In high-net-worth divorce and fraud cases, opposing counsel often produces massive document dumps with redacted or rotated pages to slow discovery. Traditional e-discovery software makes these files searchable but leaves the numbers unusable for analysis.
What the Platform Does
eFraud Investigator handles redacted and rotated documents, extracting transaction data with what the company claims is nearly 100% accuracy. The platform automatically verifies extracted figures against the statement's ending balance, ensuring the data matches the source document.
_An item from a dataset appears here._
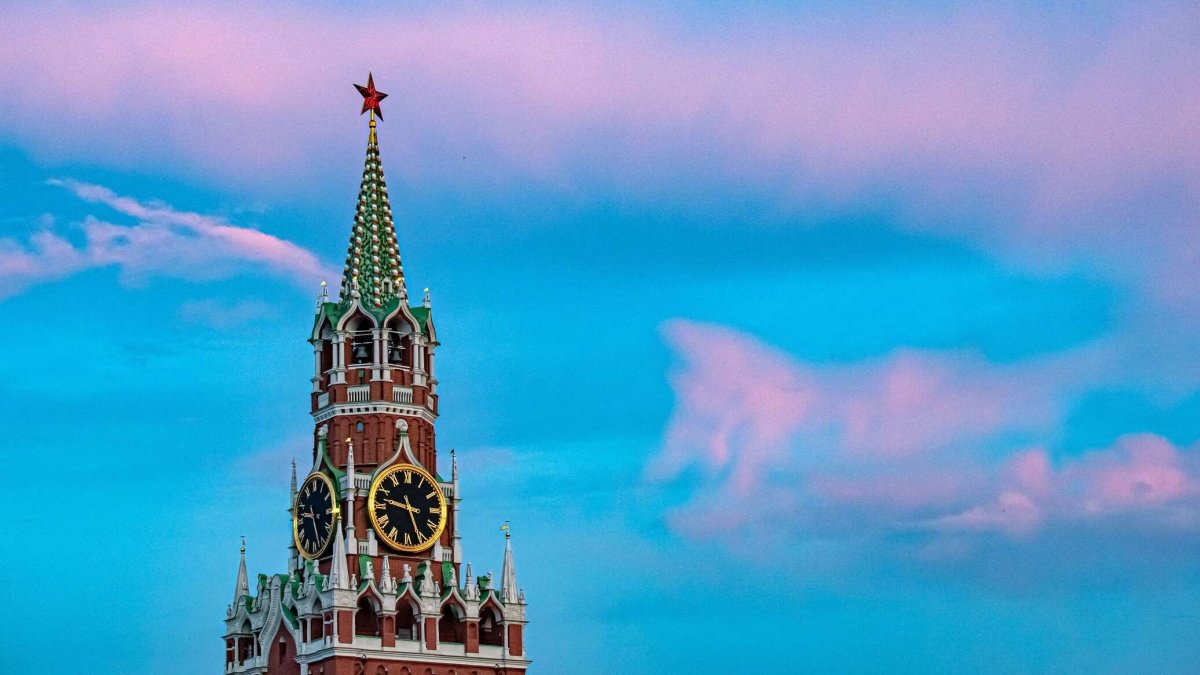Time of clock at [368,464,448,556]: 9:26
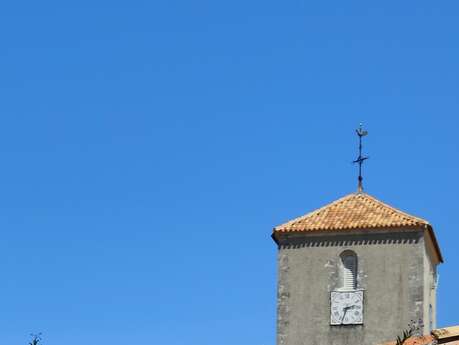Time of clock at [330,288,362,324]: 2:33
The tool includes a dashboard that visualizes fund flows instantly, allowing attorneys to assess case viability before committing to forensic accounting work.
The Business Case
For law firms, the platform reduces billable hours spent on data entry. Barbara Steinberg, CEO of eFraud Services, said: "In litigation, data integrity is everything. eFraud Investigator delivers virtually 100% extraction accuracy and automatically verifies every transaction against the statement's ending balance - ensuring the evidence you present is mathematically identical to the source documents provided in discovery."
Steinberg founded the company in January 2020 with Robert Hayum as COO. Steinberg spent over 20 years analyzing bank statements and financial documents for federal, state, and local government agencies, law firms, and forensic accounting firms. Hayum held senior technology roles at Revlon and Coopers & Lybrand (now PwC).
The company is based in Naples, Florida. For finance professionals working in litigation support or forensic accounting, this addresses a specific operational bottleneck: converting static documents into structured data that can withstand courtroom scrutiny.